— begin —

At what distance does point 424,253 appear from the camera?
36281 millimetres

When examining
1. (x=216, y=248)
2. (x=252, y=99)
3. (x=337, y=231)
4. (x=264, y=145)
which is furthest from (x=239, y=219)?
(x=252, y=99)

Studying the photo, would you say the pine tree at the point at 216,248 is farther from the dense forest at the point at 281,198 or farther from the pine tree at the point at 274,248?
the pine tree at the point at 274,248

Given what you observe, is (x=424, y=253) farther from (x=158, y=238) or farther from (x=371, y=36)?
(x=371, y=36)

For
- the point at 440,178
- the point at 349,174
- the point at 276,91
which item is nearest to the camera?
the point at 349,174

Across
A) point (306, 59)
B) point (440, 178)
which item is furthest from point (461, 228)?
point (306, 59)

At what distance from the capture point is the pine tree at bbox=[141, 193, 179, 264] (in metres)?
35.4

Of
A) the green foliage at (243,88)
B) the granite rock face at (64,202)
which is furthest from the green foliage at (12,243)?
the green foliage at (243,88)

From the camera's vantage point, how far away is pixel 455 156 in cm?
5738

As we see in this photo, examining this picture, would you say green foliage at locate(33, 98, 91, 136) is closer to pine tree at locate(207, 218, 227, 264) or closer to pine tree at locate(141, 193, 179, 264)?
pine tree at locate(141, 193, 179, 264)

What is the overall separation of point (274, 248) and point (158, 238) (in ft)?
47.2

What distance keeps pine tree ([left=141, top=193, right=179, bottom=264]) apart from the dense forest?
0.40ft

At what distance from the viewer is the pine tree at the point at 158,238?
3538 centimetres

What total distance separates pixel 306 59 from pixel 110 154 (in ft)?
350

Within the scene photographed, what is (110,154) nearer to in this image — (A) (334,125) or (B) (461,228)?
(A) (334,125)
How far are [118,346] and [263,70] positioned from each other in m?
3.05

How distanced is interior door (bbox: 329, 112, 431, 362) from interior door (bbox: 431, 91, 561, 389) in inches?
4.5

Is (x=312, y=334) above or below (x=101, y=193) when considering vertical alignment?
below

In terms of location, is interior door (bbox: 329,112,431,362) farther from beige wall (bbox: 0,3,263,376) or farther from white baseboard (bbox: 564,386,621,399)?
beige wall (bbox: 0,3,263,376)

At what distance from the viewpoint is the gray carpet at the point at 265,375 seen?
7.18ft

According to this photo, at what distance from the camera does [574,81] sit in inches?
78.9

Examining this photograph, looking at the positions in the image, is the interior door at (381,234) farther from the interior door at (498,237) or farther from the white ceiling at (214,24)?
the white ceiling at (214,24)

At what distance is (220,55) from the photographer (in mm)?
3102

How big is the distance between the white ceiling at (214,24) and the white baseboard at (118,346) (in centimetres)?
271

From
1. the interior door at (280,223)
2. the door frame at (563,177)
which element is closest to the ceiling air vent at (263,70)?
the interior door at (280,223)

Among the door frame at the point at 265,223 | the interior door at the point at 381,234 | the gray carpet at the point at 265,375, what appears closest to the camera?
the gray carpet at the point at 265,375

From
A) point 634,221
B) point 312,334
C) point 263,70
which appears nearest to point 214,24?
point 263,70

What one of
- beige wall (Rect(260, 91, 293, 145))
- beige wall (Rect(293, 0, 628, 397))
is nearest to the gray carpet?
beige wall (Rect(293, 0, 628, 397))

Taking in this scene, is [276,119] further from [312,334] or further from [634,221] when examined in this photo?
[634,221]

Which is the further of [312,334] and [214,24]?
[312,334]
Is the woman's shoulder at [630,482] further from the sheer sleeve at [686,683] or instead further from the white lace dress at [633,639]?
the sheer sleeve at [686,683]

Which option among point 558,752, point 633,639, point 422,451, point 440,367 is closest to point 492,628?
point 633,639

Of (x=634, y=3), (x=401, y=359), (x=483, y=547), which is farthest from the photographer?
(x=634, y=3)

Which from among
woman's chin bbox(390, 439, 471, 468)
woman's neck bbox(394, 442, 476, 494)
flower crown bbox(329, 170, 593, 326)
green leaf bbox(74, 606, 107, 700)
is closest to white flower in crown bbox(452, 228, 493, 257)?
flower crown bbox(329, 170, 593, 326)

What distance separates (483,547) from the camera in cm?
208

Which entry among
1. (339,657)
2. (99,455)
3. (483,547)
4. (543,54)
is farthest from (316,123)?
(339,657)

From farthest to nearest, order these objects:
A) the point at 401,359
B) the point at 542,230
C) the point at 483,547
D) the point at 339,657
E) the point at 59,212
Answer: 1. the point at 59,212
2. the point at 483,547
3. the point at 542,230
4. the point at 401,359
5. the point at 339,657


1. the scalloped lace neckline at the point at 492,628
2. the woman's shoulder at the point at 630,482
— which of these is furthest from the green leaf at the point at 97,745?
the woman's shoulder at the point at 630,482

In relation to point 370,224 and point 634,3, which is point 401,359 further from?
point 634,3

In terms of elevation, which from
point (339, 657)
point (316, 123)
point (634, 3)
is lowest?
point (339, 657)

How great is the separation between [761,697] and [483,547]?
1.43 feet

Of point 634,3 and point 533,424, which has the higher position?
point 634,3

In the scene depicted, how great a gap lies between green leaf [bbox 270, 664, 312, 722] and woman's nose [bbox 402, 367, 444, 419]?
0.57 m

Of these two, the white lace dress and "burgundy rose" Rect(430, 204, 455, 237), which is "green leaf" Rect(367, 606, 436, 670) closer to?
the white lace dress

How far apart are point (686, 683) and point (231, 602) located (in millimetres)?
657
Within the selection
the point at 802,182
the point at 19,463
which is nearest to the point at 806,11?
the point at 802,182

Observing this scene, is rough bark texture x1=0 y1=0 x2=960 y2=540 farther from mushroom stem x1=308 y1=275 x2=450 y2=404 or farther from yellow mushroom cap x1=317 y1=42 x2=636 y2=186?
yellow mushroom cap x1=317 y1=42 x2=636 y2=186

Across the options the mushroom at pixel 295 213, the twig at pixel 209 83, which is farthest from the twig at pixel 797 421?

— end —

Rewrite the full listing above, replacing every instance of "granite rock face" with "gray cliff face" and leaving all other text unchanged.

## Written solution
At what distance does point 424,253 appear from the camera?
36281 millimetres

When examining
1. (x=216, y=248)
2. (x=252, y=99)
3. (x=337, y=231)
4. (x=264, y=145)
which is furthest from (x=239, y=219)?
(x=252, y=99)

Studying the photo, would you say the pine tree at the point at 216,248 is farther from the dense forest at the point at 281,198 or farther from the pine tree at the point at 274,248?
the pine tree at the point at 274,248

Given what you observe, is (x=424, y=253) farther from (x=158, y=238) or farther from (x=371, y=36)?
(x=371, y=36)

For
- the point at 440,178
- the point at 349,174
- the point at 276,91
which item is nearest to the camera?
the point at 349,174

Across
A) point (306, 59)
B) point (440, 178)
which item is furthest from point (461, 228)?
point (306, 59)

At what distance from the capture point is the pine tree at bbox=[141, 193, 179, 264] (in metres)?
35.4

Of
A) the green foliage at (243,88)
B) the gray cliff face at (64,202)
which is furthest from the green foliage at (12,243)?
the green foliage at (243,88)

From the camera's vantage point, how far away is pixel 455 156 in cm?
5738

As we see in this photo, examining this picture, would you say green foliage at locate(33, 98, 91, 136) is closer to pine tree at locate(207, 218, 227, 264) or closer to pine tree at locate(141, 193, 179, 264)?
pine tree at locate(141, 193, 179, 264)

What is the overall separation of point (274, 248) and point (158, 238) (in ft)?
47.2

What distance keeps pine tree ([left=141, top=193, right=179, bottom=264]) apart from the dense forest?
0.40ft

At what distance from the viewer is the pine tree at the point at 158,238?
3538 centimetres

What total distance separates pixel 306 59 from pixel 110 154 (in ft)?
350

Within the scene photographed, what is (110,154) nearer to in this image — (A) (334,125) or (B) (461,228)?
(A) (334,125)
How far are [118,346] and [263,70] positioned from each other in m?
3.05

How distanced is interior door (bbox: 329, 112, 431, 362) from interior door (bbox: 431, 91, 561, 389) in inches?
4.5

Is (x=312, y=334) above or below (x=101, y=193) when considering vertical alignment?
below

In terms of location, is interior door (bbox: 329,112,431,362) farther from beige wall (bbox: 0,3,263,376) or farther from white baseboard (bbox: 564,386,621,399)?
beige wall (bbox: 0,3,263,376)

At what distance from the viewpoint is the gray carpet at the point at 265,375 seen?
7.18ft

According to this photo, at what distance from the camera does [574,81] sit in inches?
78.9

Examining this photograph, looking at the positions in the image, is the interior door at (381,234) farther from the interior door at (498,237) or farther from the white ceiling at (214,24)?
the white ceiling at (214,24)

At what distance is (220,55) from the photographer (in mm)?
3102

How big is the distance between the white ceiling at (214,24) and the white baseboard at (118,346) (in centimetres)?
271

From
1. the interior door at (280,223)
2. the door frame at (563,177)
which element is closest to the ceiling air vent at (263,70)?
the interior door at (280,223)

Among the door frame at the point at 265,223 | the interior door at the point at 381,234 | the gray carpet at the point at 265,375, what appears closest to the camera?
the gray carpet at the point at 265,375

From
A) point 634,221
B) point 312,334
C) point 263,70
which appears nearest to point 214,24?
point 263,70

What one of
- beige wall (Rect(260, 91, 293, 145))
- beige wall (Rect(293, 0, 628, 397))
is nearest to the gray carpet?
beige wall (Rect(293, 0, 628, 397))

Taking in this scene, is [276,119] further from [312,334] or further from [634,221] when examined in this photo?
[634,221]

Which is the further of [312,334] and [214,24]?
[312,334]
Is the woman's shoulder at [630,482] further from the sheer sleeve at [686,683] or instead further from the white lace dress at [633,639]?
the sheer sleeve at [686,683]

Which option among point 558,752, point 633,639, point 422,451, point 440,367 is closest to point 492,628?
point 633,639

Of (x=634, y=3), (x=401, y=359), (x=483, y=547), which is farthest from the photographer?
(x=634, y=3)

Which from among
woman's chin bbox(390, 439, 471, 468)
woman's neck bbox(394, 442, 476, 494)
flower crown bbox(329, 170, 593, 326)
green leaf bbox(74, 606, 107, 700)
is closest to white flower in crown bbox(452, 228, 493, 257)?
flower crown bbox(329, 170, 593, 326)

What distance separates (483,547) from the camera in cm?
208

Which entry among
1. (339,657)
2. (99,455)
3. (483,547)
4. (543,54)
is farthest from (316,123)?
(339,657)

From farthest to nearest, order these objects:
A) the point at 401,359
B) the point at 542,230
C) the point at 483,547
D) the point at 339,657
E) the point at 59,212
Answer: 1. the point at 59,212
2. the point at 483,547
3. the point at 542,230
4. the point at 401,359
5. the point at 339,657


1. the scalloped lace neckline at the point at 492,628
2. the woman's shoulder at the point at 630,482
— which of these is furthest from the green leaf at the point at 97,745?
the woman's shoulder at the point at 630,482

In relation to point 370,224 and point 634,3, which is point 401,359 further from?
point 634,3

In terms of elevation, which from
point (339, 657)
point (316, 123)
point (634, 3)
is lowest?
point (339, 657)

How great is the separation between [761,697] and [483,547]?
1.43 feet

Of point 634,3 and point 533,424, which has the higher position?
point 634,3

In the scene depicted, how great a gap lies between green leaf [bbox 270, 664, 312, 722] and woman's nose [bbox 402, 367, 444, 419]?
0.57 m

Of these two, the white lace dress and "burgundy rose" Rect(430, 204, 455, 237), which is "green leaf" Rect(367, 606, 436, 670) closer to?
the white lace dress

How far apart are point (686, 683) and point (231, 602) located (in millimetres)?
657
Within the selection
the point at 802,182
the point at 19,463
which is nearest to the point at 806,11?
the point at 802,182

Observing this scene, is rough bark texture x1=0 y1=0 x2=960 y2=540 farther from mushroom stem x1=308 y1=275 x2=450 y2=404 or farther from yellow mushroom cap x1=317 y1=42 x2=636 y2=186?
yellow mushroom cap x1=317 y1=42 x2=636 y2=186

Across the options the mushroom at pixel 295 213, the twig at pixel 209 83, which is farthest from the twig at pixel 797 421?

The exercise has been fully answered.